*** Data for analysis Section Begins ***

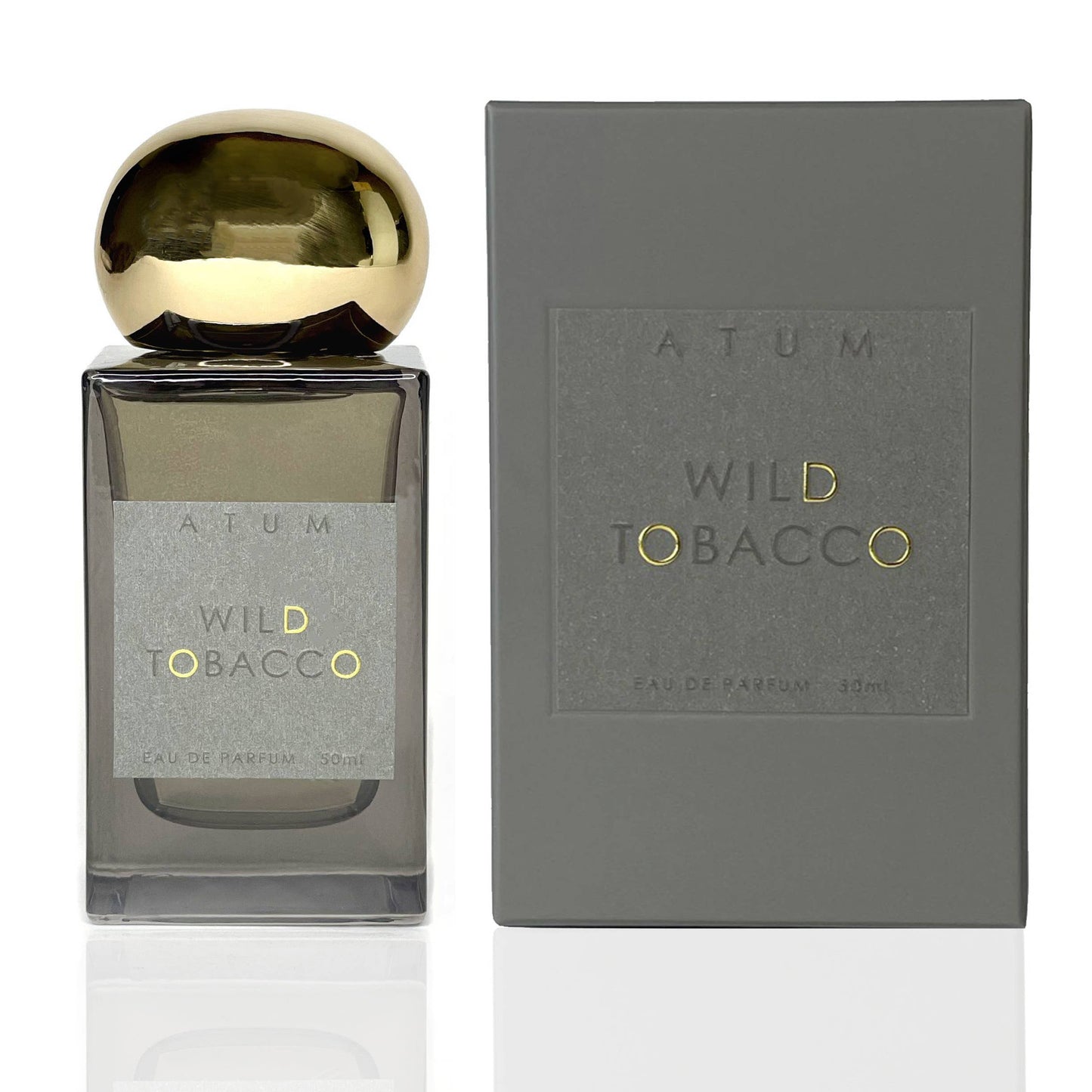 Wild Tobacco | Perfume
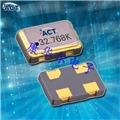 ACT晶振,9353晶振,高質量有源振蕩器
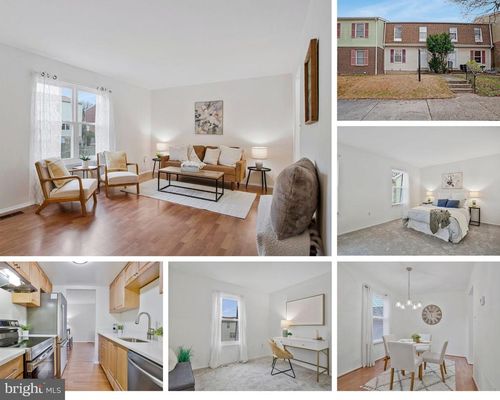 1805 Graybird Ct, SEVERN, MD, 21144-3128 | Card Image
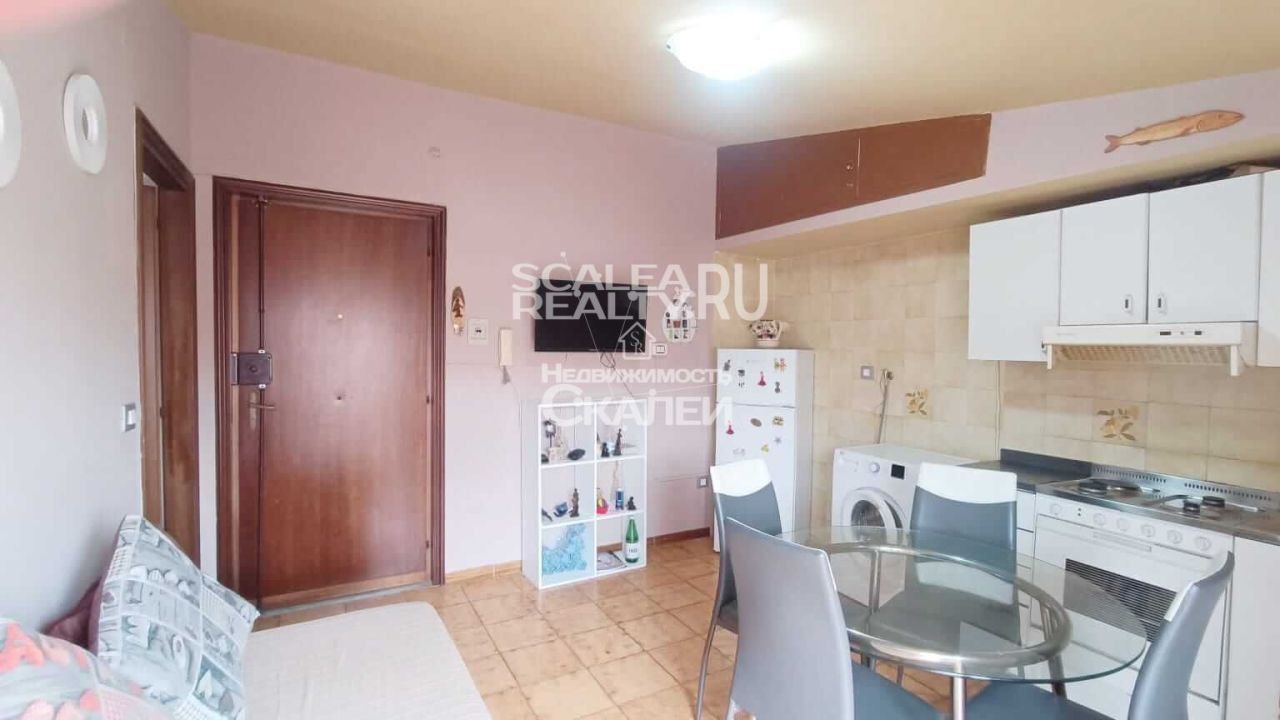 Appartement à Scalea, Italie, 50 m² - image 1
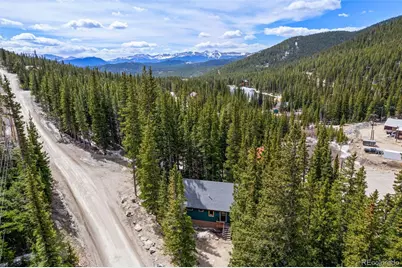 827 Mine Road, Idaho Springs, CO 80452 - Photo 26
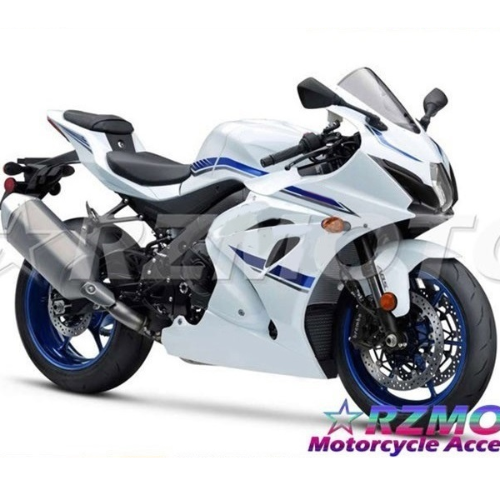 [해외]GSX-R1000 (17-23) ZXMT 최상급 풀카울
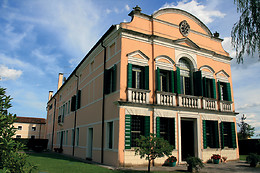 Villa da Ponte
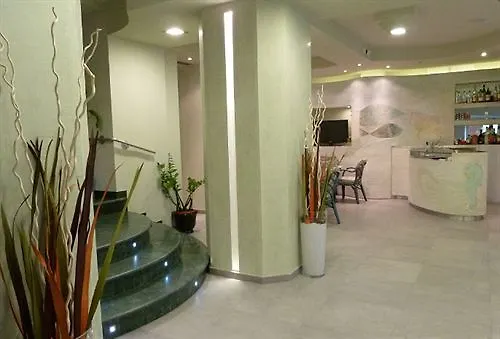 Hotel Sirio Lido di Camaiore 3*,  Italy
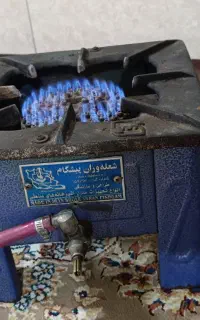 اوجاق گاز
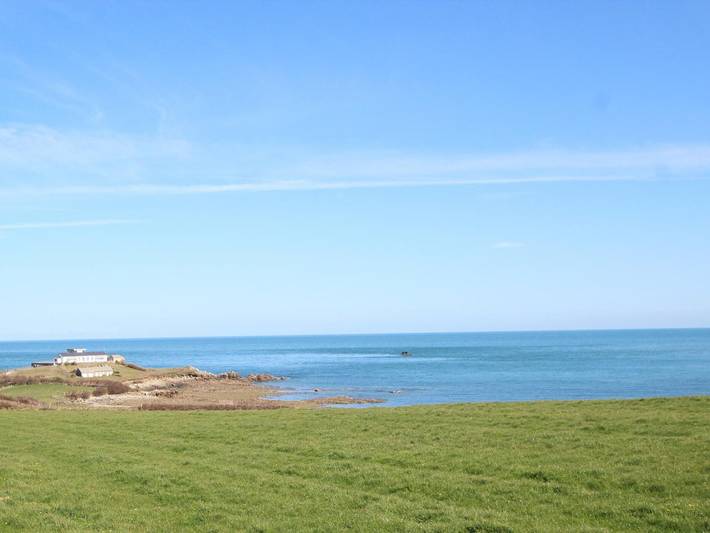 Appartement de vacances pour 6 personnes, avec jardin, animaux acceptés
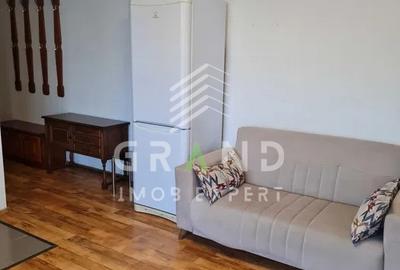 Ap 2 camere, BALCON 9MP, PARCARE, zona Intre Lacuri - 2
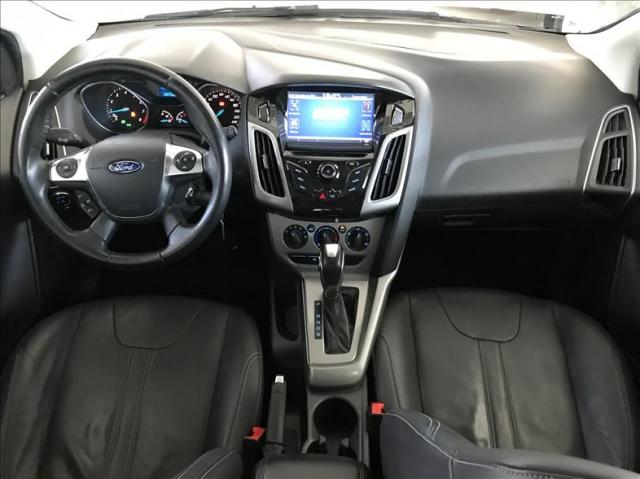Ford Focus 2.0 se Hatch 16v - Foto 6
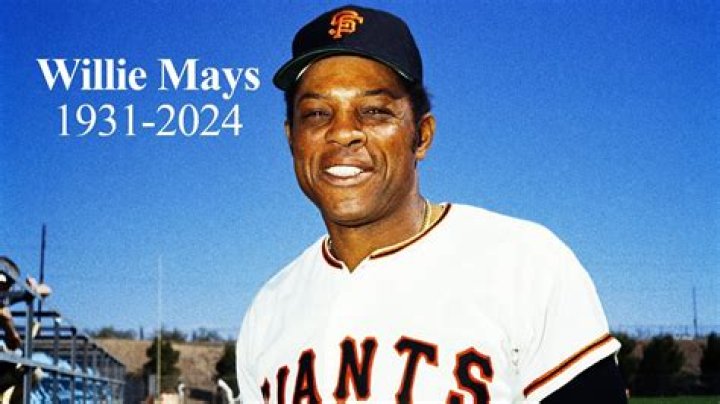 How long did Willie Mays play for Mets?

*** Data for analysis Section Ends ***
*** Data for analysis Section Begins ***

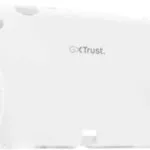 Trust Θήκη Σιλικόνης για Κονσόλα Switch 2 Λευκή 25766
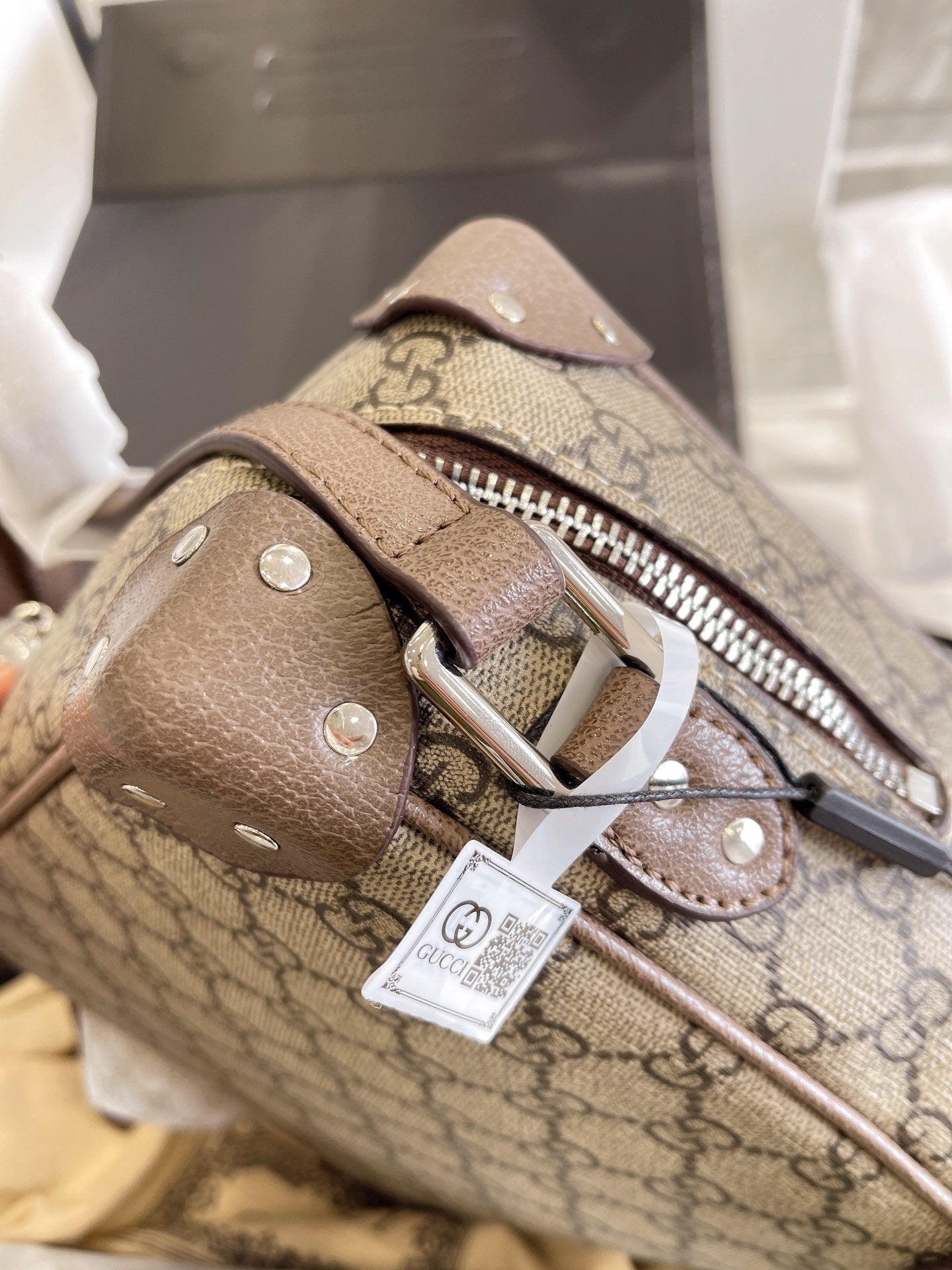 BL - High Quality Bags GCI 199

*** Data for analysis Section Ends ***
*** Data for analysis Section Begins ***

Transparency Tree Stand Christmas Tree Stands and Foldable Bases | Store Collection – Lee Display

*** Data for analysis Section Ends ***

Description of the task:
Write out exactly the run of lines above that starts at the line containing "Wild Tobacco | Perfume" and ends at the line containing "How long did Willie Mays play for Mets?". Include both, and leave the pictures out.

Expected output:
 Wild Tobacco | Perfume
 ACT晶振,9353晶振,高質量有源振蕩器
 1805 Graybird Ct, SEVERN, MD, 21144-3128 | Card Image
 Appartement à Scalea, Italie, 50 m² - image 1
 827 Mine Road, Idaho Springs, CO 80452 - Photo 26
 [해외]GSX-R1000 (17-23) ZXMT 최상급 풀카울
 Villa da Ponte
 Hotel Sirio Lido di Camaiore 3*,  Italy
 اوجاق گاز
 Appartement de vacances pour 6 personnes, avec jardin, animaux acceptés
 Ap 2 camere, BALCON 9MP, PARCARE, zona Intre Lacuri - 2
Ford Focus 2.0 se Hatch 16v - Foto 6
 How long did Willie Mays play for Mets?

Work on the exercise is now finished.